Nothing to block the sun
as earth edges ever so slightly
nearer its star.

Such a fine balance
between our only home
glowing blue and green
against absolute blackness,
and a scorched rock
circling an eyeless vacuum
through trackless time.

When the living planet
can so easily tip
into deadly heat.



I've really been hankering to write, but nothing was coming. Until I sat down tonight, pen in hand, and the obvious became clear:  write about the heat.
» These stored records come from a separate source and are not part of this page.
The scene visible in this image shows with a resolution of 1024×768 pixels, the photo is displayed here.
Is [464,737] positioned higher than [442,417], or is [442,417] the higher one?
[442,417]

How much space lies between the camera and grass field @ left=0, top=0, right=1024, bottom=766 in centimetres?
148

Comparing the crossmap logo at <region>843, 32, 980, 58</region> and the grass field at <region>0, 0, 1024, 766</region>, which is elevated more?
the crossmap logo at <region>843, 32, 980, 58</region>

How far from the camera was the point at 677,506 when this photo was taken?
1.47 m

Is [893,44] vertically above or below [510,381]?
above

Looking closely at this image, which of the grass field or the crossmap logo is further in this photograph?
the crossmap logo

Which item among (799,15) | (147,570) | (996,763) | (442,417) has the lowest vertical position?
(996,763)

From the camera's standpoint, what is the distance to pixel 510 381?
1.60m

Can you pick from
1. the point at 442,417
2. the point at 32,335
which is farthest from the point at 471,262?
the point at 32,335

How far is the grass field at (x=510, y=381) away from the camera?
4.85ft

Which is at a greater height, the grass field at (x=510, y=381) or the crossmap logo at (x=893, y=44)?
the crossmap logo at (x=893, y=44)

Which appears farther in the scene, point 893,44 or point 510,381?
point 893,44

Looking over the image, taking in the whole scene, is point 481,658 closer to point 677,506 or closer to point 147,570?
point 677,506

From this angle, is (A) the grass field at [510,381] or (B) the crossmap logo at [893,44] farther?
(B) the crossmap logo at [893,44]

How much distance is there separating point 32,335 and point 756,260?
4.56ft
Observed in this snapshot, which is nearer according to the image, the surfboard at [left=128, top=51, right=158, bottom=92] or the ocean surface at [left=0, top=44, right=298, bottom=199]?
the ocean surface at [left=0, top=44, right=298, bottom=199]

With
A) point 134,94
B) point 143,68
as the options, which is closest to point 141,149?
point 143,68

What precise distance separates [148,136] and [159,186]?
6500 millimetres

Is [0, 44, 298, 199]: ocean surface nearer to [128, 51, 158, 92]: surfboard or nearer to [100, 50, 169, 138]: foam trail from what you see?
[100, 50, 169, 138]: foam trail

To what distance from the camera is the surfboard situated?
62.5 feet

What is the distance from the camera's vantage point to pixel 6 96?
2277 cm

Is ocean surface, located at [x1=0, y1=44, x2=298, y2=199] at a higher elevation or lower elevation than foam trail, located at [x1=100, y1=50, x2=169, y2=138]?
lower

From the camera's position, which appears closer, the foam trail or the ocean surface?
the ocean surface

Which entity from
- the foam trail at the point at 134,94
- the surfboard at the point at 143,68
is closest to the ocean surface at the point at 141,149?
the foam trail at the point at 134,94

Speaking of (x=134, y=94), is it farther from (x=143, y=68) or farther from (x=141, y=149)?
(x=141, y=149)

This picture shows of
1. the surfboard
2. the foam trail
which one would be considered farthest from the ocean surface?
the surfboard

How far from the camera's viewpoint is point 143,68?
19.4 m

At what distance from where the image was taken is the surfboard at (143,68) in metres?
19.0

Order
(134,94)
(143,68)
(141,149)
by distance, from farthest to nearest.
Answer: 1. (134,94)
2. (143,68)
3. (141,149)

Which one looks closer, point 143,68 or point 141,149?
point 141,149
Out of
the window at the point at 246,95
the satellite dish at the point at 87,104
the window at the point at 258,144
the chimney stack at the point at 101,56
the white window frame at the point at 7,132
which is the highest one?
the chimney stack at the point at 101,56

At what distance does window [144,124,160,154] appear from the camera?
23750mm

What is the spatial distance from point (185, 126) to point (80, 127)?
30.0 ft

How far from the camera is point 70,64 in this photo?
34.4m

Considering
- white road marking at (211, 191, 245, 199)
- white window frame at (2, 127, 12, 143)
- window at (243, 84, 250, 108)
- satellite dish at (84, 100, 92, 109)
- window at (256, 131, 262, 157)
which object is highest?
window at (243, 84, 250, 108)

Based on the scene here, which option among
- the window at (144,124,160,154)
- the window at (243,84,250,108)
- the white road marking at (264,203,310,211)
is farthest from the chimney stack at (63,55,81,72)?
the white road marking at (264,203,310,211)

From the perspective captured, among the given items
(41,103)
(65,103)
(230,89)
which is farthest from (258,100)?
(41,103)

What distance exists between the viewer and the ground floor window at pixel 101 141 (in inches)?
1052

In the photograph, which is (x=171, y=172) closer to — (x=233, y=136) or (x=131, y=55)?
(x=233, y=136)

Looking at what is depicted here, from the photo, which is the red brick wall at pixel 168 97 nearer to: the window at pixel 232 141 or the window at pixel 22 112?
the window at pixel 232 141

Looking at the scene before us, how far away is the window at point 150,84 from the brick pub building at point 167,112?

I wouldn't quite call this a heat wave. I think it has to be well into the 30s for that. And it's nothing like Europe is experiencing now. But really, what struck me most was the absence of humidity. The dry heat is so much easier to take. Which is, of course, where the poem began:  with dry heat. 

I think the poem can also be seen as a commentary on climate change. The final stanza could easily be read as referring to the tipping points of climate, where global warming becomes a runaway train:  positive feedback loops, such as a massive Antarctic glacier dropping into the sea; or Arctic permafrost releasing unstoppable volumes of the potent greenhouse gas methane; or the albido effect, when highly reflective surface of snow and ice is replaced by ever expanding areas of darker heat-absorbing rock.